Reader Lauren has a question about her hotel billing situation. She writes, “I was thinking of starting a new life in Oregon about two years ago and things didn’t turn out the way I expected. Unexpected costs, auto repairs, illness, housing, etc.
“I lived in a motel and the manager has used my credit card for the month without my knowledge or authorization twice now. The load appears just one day. I told him the first time not to do this. I might want to use another card. She did it again this month, I didn’t have enough on account and now I’m overdrawn. Can she continue to do this?
No billing without authorization
First of all, credit card holders need to be reassured that no one can charge your card without your authorization. They must first obtain your authorization. This is true whether you are paying in a mobile transaction or any other “card not present” online mode.
The Federal Trade Commission advises that it is also breaking the law “by charging people for negative options, automatic mailings or continuity programs without their express consent.”
A negative option is when people choose specific choices without their consent and without making a disclosure, unless they opt out. For example, a business shouldn’t send you periodic notices offering goods, such as books, and then follow up by sending you the goods and billing you because you didn’t decline the offer.
A magazine subscription may also automatically renew when it expires, unless you expressly cancel it. In another example, a seller might offer you a free or discounted trial period to try something, and then automatically bill you at a higher rate when the trial period ends.

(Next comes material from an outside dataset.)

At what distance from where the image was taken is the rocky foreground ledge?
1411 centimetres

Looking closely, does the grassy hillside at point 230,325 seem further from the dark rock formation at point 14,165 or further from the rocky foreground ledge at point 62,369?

Hospitality industry policies
The hospitality industry is no exception to the rule that the consent of the cardholder must be obtained before debiting your card. Typically, hotels will notify you and place an authorization on your card when you check in. This will cover your hotel bill and also add an amount for “incidental charges”. Maybe you took advantage of the snacks left in your room, for example, and it would be billed as an incidental payment.

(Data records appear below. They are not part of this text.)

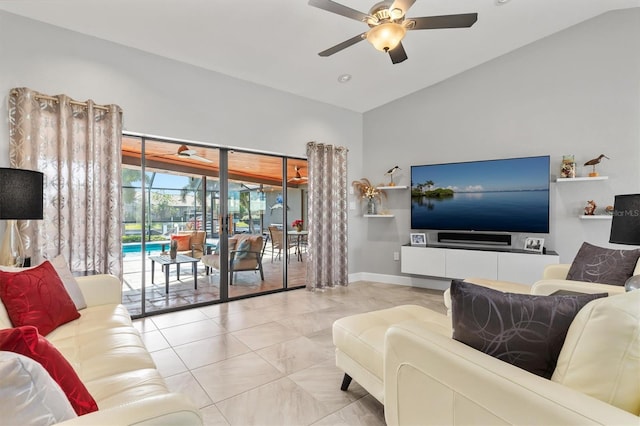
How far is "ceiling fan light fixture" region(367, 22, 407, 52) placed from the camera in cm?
225

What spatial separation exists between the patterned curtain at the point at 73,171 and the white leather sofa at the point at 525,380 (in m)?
3.13

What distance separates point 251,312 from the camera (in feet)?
11.8

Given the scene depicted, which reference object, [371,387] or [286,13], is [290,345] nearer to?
[371,387]

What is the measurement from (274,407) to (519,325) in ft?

Your card will be debited when you leave the hotel. If you accumulate more fees than the original holdback amount, you will need to make up this difference when paying.
In an extended stay situation, a hotel or motel will likely obtain your authorization to withhold credit card payment at the time of check-in. It will then debit this registered card at regular intervals, usually by blocking your card for the money owed. .

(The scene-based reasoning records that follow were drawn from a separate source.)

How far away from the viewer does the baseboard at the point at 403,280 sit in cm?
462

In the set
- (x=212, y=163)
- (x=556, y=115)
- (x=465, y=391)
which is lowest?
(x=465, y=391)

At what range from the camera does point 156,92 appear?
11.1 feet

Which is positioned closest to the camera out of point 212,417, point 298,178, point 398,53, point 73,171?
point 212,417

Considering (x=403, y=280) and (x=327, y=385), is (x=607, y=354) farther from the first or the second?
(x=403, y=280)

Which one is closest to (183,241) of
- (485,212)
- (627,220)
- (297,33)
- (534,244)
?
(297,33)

Try to change card in the folder
Lauren, it appears that your hotel manager did not act illegally since the hotel would likely have obtained your authorization in advance (at the time of check-in) to withhold your card at regular intervals for amounts owed. You should talk to them and see if you can change the card registered with the hotel for future payments.
Since this is an extended stay hotel and you are not sure how long you will stay, be sure to upgrade to a card with sufficient line of credit to cover your planned stay. Otherwise, you will be charged for exceeding your credit limit, if you have opted for such protection.
The bottom line
Businesses can’t charge your credit card without authorization. Hotels will usually obtain your authorization to suspend your card for your stay when you check in. They don’t need to let you know every time you’re billed. Lauren, I hope you can sort this out with the hotel.